BEGIN Passage

The Battle of Párkány () was a battle fought between October 7–9, 1683 in the town of Párkány (today: Štúrovo), in the Ottoman Empire, and the area surrounding it as part of the Polish-Ottoman War and the Great Turkish War. The battle was fought in two stages. In the first stage Polish troops under John III Sobieski were defeated by the Ottoman army under Kara Mehmed Pasha on October 7, 1683. In the second stage Sobieski, supported by Austrian forces under Charles V, Duke of Lorraine, defeated the Ottoman forces, which were supported by the troops of Imre Thököly, and gained control of Párkány on October 9, 1683. After the Ottoman defeat, the Austrians would besiege Esztergom and captured it at the end of 1683.

END Passage
BEGIN Provided data

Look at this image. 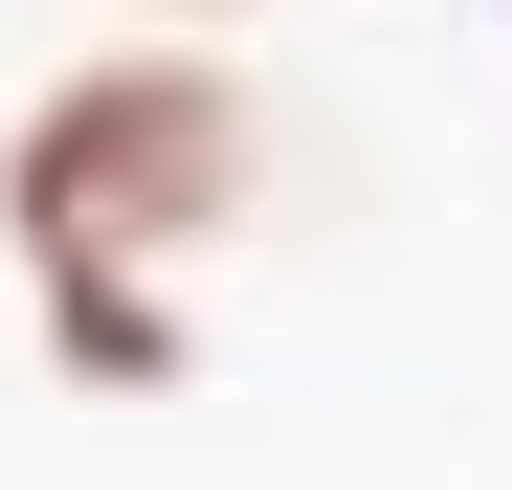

END Provided data

Written instruction 1: Using the passage on the Battle of Párkány, decide whether each statement agrees with it, and answer yes or no with the deciding words quoted: (a) Polish troops were defeated on October 7, 1683. (b) Austrian forces under Charles V, Duke of Lorraine, fought alongside the Ottoman army. (c) The Austrians captured Esztergom at the end of 1683.
Written instruction 2:
Answer these questions from the passage on the Battle of Párkány:
(a) What is the present-day name of the town of Párkány?
(b) Who led the Ottoman army in the first stage of the battle?
(c) Whose troops supported the Ottoman forces in the second stage?

Full answer 1:
(a) Yes: "In the first stage Polish troops under John III Sobieski were defeated by the Ottoman army under Kara Mehmed Pasha on October 7, 1683."
(b) No: "Sobieski, supported by Austrian forces under Charles V, Duke of Lorraine, defeated the Ottoman forces"
(c) Yes: "the Austrians would besiege Esztergom and captured it at the end of 1683."

Full answer 2:
(a) Štúrovo
(b) Kara Mehmed Pasha
(c) Imre Thököly's